Options 8 – ERN Part 3

ERN's options strategy

Today’s post is the eighth in our series on options trading. We look at a couple of posts from ERN that were published after we started the series.

The story so far

The lessons from the articles so far were getting to be quite extensive, so I have moved them to their own page.

Surviving a bear

The first of ERN’s posts that we will look at is from June 2020, so after the Covid crash and sharp recovery.

  • In fact, the post is about how ERN’s strategy coped with the sharp bear market.

Remember that ERN retired young – I found him because of his terrific series of posts on withdrawal rates.

  • Since he anticipated a very long retirement (perhaps 50 years) he wanted to be certain about failsafe withdrawal rates.

Even though he no longer has an income, ERN has around 35% of his net worth, and 50% of his taxable assets, in his options strategy.

The strategy involves writing (=selling/shorting) put options on the S&P 500 index with a little bit of leverage.
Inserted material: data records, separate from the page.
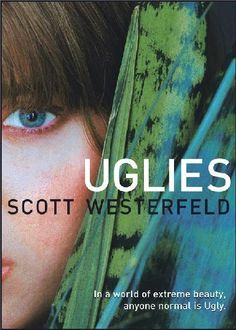 A look at the evolution based themes of the young adult dystopian fiction books in the Uglies series by Scott Westerfeld. Uglies Book, Uglies Series, Book Series, Teen Series, Ya Books, Great Books, Books To Read, Amazing Books, Science Fiction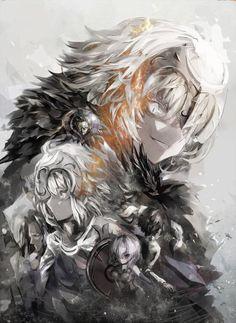 Fate/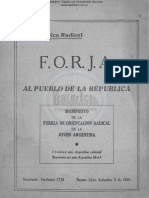FORJA - Manifiesto Al Pueblo de La República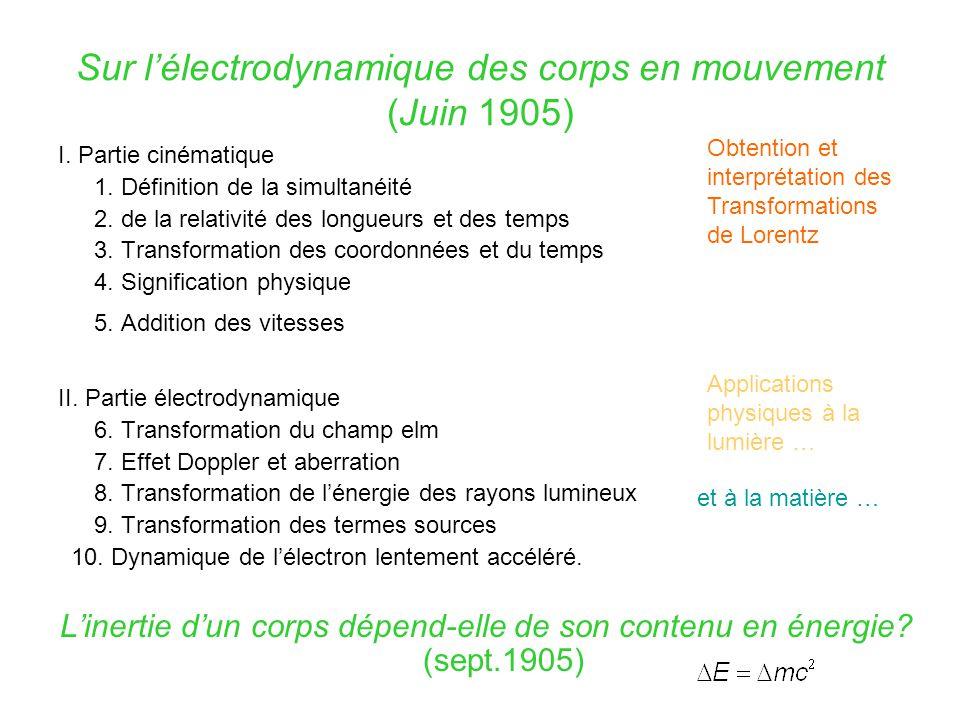 Sur l'électrodynamique des corps en mouvement (Juin 1905)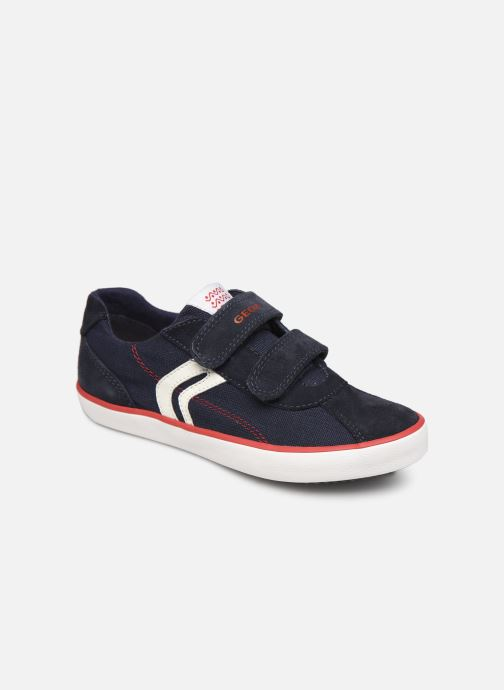 Trainers Geox J Kilwi Boy J82A7I Blue detailed view/ Pair view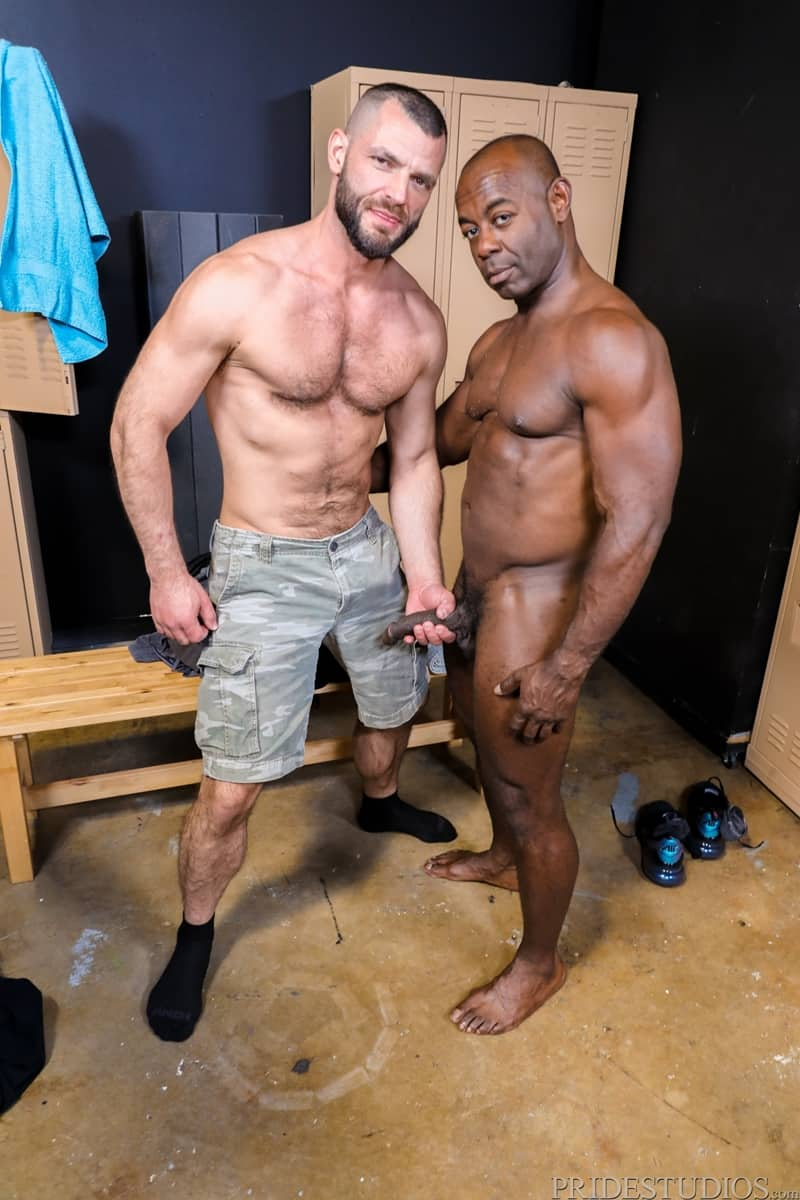 ExtraBigDicks-Aaron-Trainer-sucks-Jake-Morgan-huge-cock-tongue-deep-hairy-ass-hole-004-gay-porn-pics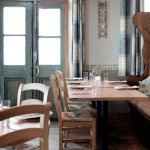 Whitehorse Table for hungry birdwatchers, birdwatching, birding, birders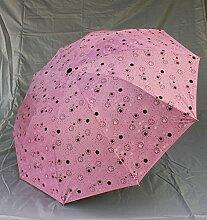 SBBCW Zu Erhöhen Fett Stäbe Vinyl Sonnenschutz- Knochen 10 Gefalzt Gefaltet Regen Oder Sonnenschein Dual Umbrella,Pink
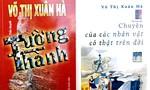 Đọc văn của Võ Thị Xuân Hà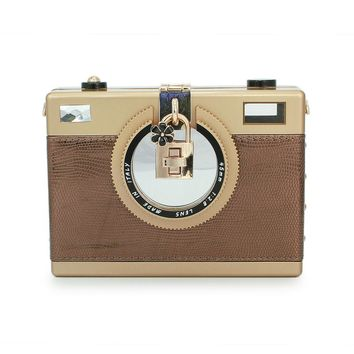 England Street Style Women Camera Shape Shoulder Bag Cool Rectangle Crossbody Handbag College Girl fashion bag (C392)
And one can also keep the majority of the account in income-producing assets (bond funds, preferred stocks) to generate additional cash flow.


Put option delta

To explain how he handled the 2020 bear market, ERN has to go deeper into option theory.

  • First up is delta.

Mathematically, it’s the derivative (slope) of the option price with respect to the
price in the underlying, ceteris paribus.

So for small moves, it’s the sensitivity of the option price to changes in the underlying price (assuming no change in implied volatility, the risk-free interest rate, dividend yields etc).

  • ERN notes that delta is also a rough estimate of the probability that the underlying will fall below the strike price (for a put) or rise above it (for a call).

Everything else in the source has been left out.